Novel agents also are being employed in induction regimens. Harousseau and colleagues (Blood 2007;110[11]:450) compared induction therapy with bortezomib plus dexamethasone with conventional combination chemotherapy. After transplant, 62% of patients treated with bortezomib/dexamethasone had a VGPR or better, and 35% had a CR or nCR and did not need a second autologous transplant. As with other studies of bortezomib in MM, adverse cytogenetics and other risk factors did not affect the efficacy of the regimen.
Cavo et al (Blood 2007;110[11]:73) compared thalidomide induction with the same regimen plus ortezomib. The addition of bortezomib significantly improved CR, nCR, and VGPR rates and upgraded responses post transplant. Fifty-seven percent of patients receiving bortezomib had a CR or nCR versus 28% for those who received thalidomide plus dexamethasone alone. The percentage of patients who achieved a VGPR or better response was 77% versus 54%, respectively.
“These findings suggested that a single transplant was additive,” Dr. Bensinger said. There was more neuropathy and skin rash with bortezomib, but more deep vein thrombosis without it. The trial is ongoing. In the meanwhile, the NCCN guidelines have added the bortezomib-thalidomide-dexamethasone regimen to its primary induction therapy options.
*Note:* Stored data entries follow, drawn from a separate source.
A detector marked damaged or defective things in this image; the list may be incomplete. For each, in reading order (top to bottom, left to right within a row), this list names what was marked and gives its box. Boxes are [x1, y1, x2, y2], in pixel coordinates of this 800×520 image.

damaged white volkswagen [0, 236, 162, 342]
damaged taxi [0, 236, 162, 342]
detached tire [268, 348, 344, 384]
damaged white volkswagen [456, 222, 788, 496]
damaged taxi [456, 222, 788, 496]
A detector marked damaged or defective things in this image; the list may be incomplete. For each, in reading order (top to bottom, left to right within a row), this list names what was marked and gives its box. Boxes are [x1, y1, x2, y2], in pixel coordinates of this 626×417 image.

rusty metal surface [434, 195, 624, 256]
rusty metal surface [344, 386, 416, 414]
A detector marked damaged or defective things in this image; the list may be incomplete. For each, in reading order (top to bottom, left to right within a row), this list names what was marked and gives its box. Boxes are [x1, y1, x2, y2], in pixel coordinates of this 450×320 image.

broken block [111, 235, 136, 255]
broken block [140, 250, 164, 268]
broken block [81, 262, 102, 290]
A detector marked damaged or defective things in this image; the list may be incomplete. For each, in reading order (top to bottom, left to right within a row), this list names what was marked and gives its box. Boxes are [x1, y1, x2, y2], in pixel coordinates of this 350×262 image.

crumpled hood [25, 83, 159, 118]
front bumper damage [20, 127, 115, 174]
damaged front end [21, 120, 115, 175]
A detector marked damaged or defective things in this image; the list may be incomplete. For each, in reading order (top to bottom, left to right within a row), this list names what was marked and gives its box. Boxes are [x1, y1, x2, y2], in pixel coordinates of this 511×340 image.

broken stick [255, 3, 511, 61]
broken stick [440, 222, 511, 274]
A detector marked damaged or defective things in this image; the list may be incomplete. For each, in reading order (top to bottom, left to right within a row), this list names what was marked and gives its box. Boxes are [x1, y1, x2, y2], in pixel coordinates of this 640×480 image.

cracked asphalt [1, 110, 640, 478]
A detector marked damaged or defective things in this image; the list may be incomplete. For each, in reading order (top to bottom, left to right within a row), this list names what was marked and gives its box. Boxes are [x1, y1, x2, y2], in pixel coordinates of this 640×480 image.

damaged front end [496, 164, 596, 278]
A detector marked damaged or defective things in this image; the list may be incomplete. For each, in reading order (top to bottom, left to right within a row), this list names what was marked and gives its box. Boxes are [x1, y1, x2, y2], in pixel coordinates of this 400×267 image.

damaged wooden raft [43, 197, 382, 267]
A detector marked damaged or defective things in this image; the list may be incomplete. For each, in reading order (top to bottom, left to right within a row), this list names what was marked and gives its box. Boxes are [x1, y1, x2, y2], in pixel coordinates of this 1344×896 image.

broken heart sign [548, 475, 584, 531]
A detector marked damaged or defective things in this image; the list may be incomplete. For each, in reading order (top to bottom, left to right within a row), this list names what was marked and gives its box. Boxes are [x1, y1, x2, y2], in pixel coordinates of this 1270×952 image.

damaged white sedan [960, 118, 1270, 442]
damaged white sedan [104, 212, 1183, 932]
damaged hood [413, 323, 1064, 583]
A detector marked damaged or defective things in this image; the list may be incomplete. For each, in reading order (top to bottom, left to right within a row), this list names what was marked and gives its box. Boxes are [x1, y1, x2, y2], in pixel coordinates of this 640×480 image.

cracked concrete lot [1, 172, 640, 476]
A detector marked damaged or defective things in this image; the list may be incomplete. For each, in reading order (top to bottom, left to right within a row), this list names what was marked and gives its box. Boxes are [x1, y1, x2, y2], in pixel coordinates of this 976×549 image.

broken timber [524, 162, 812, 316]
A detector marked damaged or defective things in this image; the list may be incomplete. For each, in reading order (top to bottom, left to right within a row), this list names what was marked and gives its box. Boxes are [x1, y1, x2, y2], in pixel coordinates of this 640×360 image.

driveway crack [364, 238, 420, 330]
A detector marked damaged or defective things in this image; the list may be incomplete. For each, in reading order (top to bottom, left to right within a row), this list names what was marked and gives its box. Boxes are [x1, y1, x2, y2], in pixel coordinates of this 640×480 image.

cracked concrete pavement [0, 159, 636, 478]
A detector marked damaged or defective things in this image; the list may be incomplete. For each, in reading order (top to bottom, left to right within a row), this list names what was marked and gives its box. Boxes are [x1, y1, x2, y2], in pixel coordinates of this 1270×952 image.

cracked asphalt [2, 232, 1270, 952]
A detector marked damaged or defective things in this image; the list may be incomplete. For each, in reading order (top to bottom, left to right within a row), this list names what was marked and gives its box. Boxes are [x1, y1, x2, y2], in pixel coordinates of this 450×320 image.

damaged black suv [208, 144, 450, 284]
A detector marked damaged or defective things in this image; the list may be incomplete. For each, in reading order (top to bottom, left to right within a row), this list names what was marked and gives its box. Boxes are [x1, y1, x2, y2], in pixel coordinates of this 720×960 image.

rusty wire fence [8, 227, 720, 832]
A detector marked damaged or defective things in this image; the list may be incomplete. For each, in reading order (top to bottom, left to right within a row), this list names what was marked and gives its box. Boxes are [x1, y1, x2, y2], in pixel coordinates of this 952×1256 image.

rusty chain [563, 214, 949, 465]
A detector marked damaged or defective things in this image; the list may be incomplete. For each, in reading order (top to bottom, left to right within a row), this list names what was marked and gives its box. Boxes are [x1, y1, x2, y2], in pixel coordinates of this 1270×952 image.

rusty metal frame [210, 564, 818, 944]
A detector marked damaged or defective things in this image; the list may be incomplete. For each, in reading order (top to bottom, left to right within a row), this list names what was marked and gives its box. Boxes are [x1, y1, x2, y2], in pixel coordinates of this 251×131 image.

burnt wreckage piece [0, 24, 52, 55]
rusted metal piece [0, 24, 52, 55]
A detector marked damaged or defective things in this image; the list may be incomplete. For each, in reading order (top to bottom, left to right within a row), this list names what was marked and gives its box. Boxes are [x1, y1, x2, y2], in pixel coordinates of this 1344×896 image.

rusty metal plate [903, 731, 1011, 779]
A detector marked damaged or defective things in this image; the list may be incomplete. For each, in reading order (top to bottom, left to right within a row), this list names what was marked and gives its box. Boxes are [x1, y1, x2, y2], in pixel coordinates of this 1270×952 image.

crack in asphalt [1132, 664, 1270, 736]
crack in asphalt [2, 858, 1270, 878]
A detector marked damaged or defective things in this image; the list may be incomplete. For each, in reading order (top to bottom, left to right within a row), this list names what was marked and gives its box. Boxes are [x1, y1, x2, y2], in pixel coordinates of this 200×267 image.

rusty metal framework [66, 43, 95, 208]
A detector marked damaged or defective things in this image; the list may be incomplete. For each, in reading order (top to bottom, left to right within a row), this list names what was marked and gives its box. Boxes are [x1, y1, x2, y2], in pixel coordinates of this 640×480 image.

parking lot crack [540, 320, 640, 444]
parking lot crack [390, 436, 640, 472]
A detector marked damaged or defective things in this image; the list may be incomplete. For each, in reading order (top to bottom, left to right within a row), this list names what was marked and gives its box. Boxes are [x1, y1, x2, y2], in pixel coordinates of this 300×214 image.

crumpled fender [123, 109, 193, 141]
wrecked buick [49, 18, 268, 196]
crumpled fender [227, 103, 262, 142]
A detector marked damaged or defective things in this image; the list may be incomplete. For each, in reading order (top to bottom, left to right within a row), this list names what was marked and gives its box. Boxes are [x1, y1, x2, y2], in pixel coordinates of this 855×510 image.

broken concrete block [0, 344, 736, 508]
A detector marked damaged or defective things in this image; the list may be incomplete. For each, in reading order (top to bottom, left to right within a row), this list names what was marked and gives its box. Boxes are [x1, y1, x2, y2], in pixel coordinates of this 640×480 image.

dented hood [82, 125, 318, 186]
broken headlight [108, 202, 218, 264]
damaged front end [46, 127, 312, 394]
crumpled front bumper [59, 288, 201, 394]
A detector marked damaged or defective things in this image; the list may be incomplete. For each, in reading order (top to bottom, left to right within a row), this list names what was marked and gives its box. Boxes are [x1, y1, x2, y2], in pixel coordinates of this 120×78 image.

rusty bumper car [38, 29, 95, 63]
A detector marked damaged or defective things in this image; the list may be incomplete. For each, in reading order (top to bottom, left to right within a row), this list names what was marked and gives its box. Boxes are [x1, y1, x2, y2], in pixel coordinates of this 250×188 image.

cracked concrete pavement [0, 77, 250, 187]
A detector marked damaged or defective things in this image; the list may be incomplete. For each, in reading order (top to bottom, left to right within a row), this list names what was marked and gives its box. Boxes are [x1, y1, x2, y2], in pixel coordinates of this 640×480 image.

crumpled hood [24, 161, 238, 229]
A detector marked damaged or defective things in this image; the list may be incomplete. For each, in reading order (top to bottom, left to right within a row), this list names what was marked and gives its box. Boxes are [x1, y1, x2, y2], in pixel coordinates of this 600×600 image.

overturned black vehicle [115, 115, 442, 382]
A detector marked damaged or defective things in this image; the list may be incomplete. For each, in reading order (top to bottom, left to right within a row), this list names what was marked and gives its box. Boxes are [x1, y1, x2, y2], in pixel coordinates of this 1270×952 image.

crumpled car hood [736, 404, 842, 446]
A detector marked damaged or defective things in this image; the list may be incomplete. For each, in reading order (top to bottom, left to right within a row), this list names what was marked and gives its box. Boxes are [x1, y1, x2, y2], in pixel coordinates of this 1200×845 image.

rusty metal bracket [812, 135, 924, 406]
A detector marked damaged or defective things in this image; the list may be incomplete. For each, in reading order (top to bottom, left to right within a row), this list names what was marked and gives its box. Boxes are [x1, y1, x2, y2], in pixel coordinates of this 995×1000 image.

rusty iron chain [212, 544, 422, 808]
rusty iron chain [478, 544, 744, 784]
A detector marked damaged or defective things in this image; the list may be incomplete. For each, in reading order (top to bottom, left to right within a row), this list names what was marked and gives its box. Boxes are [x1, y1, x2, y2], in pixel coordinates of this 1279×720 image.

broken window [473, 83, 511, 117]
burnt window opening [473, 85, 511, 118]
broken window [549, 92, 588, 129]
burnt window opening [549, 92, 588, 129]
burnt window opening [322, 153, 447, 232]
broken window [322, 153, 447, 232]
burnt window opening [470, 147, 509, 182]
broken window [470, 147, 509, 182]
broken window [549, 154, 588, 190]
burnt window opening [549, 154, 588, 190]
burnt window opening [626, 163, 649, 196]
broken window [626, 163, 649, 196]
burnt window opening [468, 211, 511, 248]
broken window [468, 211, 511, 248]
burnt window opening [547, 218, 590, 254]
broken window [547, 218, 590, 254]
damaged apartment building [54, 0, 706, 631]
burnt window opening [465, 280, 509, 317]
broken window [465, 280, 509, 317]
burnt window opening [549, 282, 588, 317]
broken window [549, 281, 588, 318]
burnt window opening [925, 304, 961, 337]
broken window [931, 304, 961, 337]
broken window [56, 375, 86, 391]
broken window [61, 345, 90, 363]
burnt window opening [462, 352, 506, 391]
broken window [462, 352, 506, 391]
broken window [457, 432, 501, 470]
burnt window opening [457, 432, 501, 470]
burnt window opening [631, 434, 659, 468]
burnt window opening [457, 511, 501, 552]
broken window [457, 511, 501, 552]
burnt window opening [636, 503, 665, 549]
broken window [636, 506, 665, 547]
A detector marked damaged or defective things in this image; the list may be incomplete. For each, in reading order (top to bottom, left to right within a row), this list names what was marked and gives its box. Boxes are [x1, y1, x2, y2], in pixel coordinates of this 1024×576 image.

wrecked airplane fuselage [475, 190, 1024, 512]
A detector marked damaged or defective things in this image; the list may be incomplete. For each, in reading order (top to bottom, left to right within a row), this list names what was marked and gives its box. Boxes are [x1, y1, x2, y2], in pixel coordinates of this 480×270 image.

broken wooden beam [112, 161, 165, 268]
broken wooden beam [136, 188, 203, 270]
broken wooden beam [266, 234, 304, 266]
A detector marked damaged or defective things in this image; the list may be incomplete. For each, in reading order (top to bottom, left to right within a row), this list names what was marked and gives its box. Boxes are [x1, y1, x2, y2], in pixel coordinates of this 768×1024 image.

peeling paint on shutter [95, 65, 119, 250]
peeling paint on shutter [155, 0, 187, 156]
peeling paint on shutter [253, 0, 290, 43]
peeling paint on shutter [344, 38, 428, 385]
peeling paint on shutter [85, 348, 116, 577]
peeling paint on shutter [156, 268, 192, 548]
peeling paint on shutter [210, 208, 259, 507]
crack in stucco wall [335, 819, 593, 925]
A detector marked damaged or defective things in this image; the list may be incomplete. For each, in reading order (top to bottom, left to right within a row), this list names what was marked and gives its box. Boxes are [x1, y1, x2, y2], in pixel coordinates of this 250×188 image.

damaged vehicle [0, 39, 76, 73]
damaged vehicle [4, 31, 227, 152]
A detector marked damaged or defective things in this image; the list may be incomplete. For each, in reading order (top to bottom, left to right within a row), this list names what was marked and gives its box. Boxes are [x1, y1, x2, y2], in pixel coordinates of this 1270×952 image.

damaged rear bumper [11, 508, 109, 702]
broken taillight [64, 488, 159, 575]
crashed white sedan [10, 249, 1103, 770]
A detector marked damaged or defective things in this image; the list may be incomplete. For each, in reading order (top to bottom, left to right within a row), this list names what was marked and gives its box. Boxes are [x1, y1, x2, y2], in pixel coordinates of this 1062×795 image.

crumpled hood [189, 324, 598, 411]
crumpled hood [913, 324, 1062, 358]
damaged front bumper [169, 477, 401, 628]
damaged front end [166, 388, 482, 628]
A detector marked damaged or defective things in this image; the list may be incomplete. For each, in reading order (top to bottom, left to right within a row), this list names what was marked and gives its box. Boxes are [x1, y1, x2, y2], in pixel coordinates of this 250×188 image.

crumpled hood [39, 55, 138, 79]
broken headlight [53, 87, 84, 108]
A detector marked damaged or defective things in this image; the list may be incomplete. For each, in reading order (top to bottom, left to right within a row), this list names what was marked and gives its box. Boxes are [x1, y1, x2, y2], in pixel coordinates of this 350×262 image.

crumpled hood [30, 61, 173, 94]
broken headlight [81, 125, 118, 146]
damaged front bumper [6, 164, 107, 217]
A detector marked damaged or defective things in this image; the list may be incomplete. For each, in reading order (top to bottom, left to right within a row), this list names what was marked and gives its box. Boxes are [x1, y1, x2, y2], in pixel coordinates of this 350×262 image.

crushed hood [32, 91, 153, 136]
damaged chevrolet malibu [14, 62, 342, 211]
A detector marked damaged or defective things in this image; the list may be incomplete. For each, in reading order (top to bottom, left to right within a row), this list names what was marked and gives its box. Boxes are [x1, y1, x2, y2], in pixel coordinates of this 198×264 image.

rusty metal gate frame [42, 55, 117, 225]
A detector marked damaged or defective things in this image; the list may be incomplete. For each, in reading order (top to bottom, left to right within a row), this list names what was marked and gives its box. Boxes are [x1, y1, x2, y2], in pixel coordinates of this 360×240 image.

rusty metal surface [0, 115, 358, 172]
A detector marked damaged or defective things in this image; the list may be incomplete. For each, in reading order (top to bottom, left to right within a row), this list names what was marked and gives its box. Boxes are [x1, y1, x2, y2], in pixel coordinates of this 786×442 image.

Maintenance therapy after transplant also is being evaluated. Attal et al (Blood 2005;106:[11]:1148) have found that thalidomide confers a survival benefit in patients without a deletion 13. Barlogie and coworkers (N Engl J Med 2006;354:1021) showed that adding thalidomide to a complex induction regimen, performing tandem transplants, and giving thalidomide as maintenance therapy for 1 year improved response rates and event-free survival but not overall survival. At relapse, patients receiving thalidomide had worse outcomes than control patients.
“We still need to learn how to use these novel agents. Thalidomide may not be best used from beginning to end, since it does not improve survival,” Dr. Bensinger offered. Other maintenance therapy studies are ongoing.